LA COMUNIDAD TREKKIE
La cinta de Justin Lin sólo reafirma lo anterior, pues la gracia del mundo de Star Trek descansa justamente en la flexibilidad de su material, en la forma que tiene de releer de modo constante su propia tradición. Así, en una industria donde las películas de superhéroes parecen lobotomizar todo, aquella complejidad resulta inusitada, pues existe más allá de la cinta recién estrenada y adquiere su valor en la conexión de las historias de este universo ficcional con el paisaje afectivo del espectador. No es raro; Star Trek pasó al cine de modo tardío, luego de que en la década del 70 la serie animada y las repeticiones del programa original se convirtiesen en una constante en los televisores yanquis. Hay una moraleja ahí: Star Trek nunca triunfó del todo. Su épica siempre fue la de un éxito a contrapelo, medio confuso, lleno de ideas que nunca cuajaron, de fracasos, de fanáticos empecinados y candorosos (como los que aparecían en Trekkies, el documental dirigido en 1997 por Denise Crosby, actriz de La nueva generación), o de costados extraños; como el hecho de que William Shatner, el primer capitán Kirk, se volviese novelista, hiciese stand up y terminase grabando un disco, donde hacía un cover de “Common People”, de Pulp; o que Leonard Nimoy terminase consagrado como un artista de la fotografía erótica; o simplemente que una de esas películas (La última frontera, 1989, dirigida por el mismo Shatner) incluyese un encuentro directo con Dios.
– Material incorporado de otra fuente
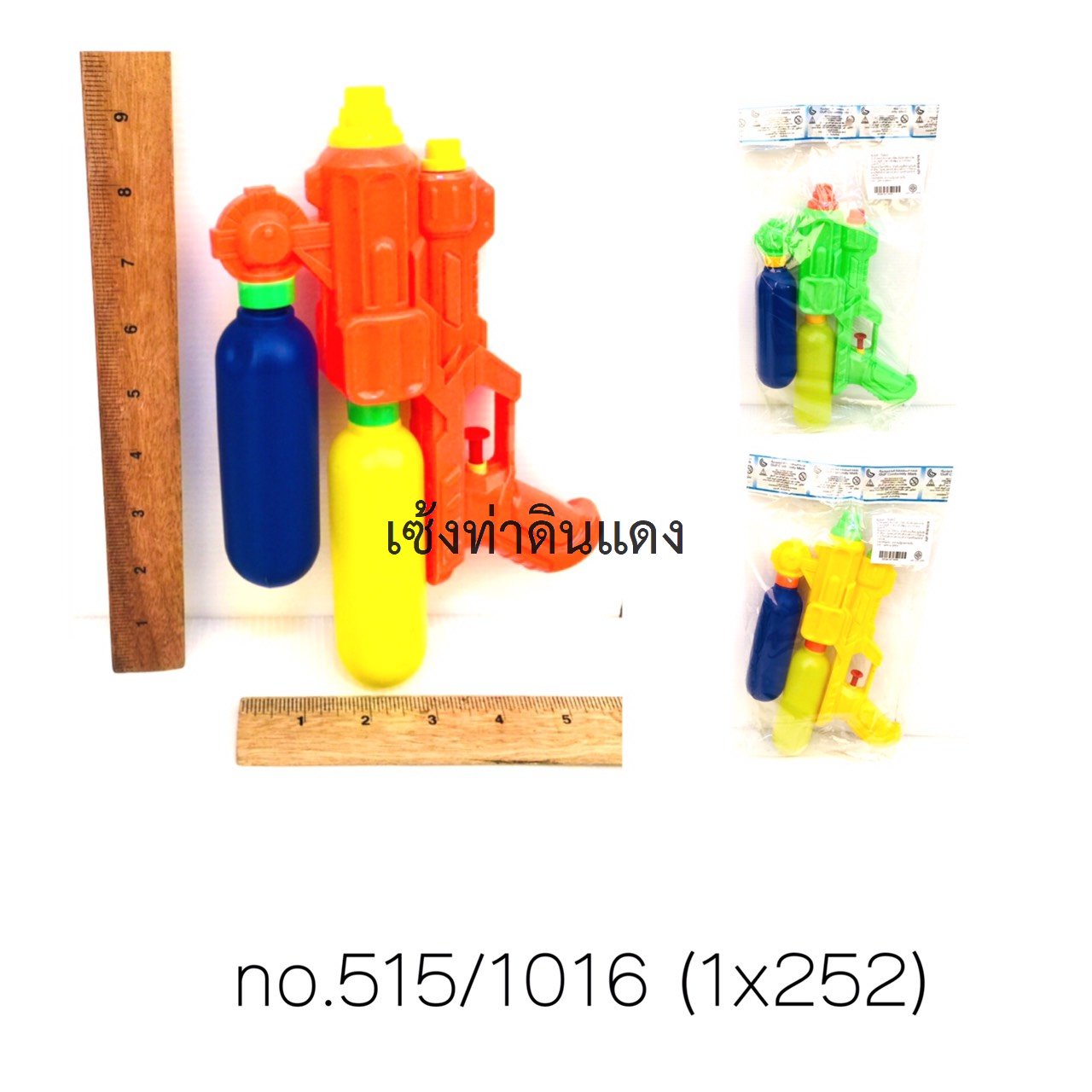 515/1016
Entonces, vuelvo al comienzo y recuerdo la segunda escena que me importa de la película. En ella, un personaje mira una vieja foto. Ahí aparecen, vestidos con el uniforme de la federación, William Shatner, Leonard Nimoy, DeForest Kelley y todo el cast de la serie original de la franquicia. En la foto, todos están viejos, todos son héroes que han atravesado la propia parodia para alcanzar la condición de figuras pop. En la cinta la foto proviene de un futuro alternativo y el espectador lo sabe y no le importa. Aquello no ahoga el candor que proyecta la imagen, pues sabemos que en la vida real varios de esos actores están muertos. Lo que importa es que en aquella fotografía que aparece en la cinta de Lin late una idea poderosa, una que sugiere que el único tiempo que vale es el de los afectos, el de una comunidad posible construida a lo largo de medio siglo. Ahí, da lo mismo la verosimilitud o coherencia argumental, porque en Star Trek esos son apenas detalles, acaso irrelevantes, porque lo que importa es que ahí el pasado es en realidad el futuro y todos (los espectadores, los fans, los personajes, los actores y directores) habitan una memoria familiar imposible y falsa, tan cercana como conmovedora.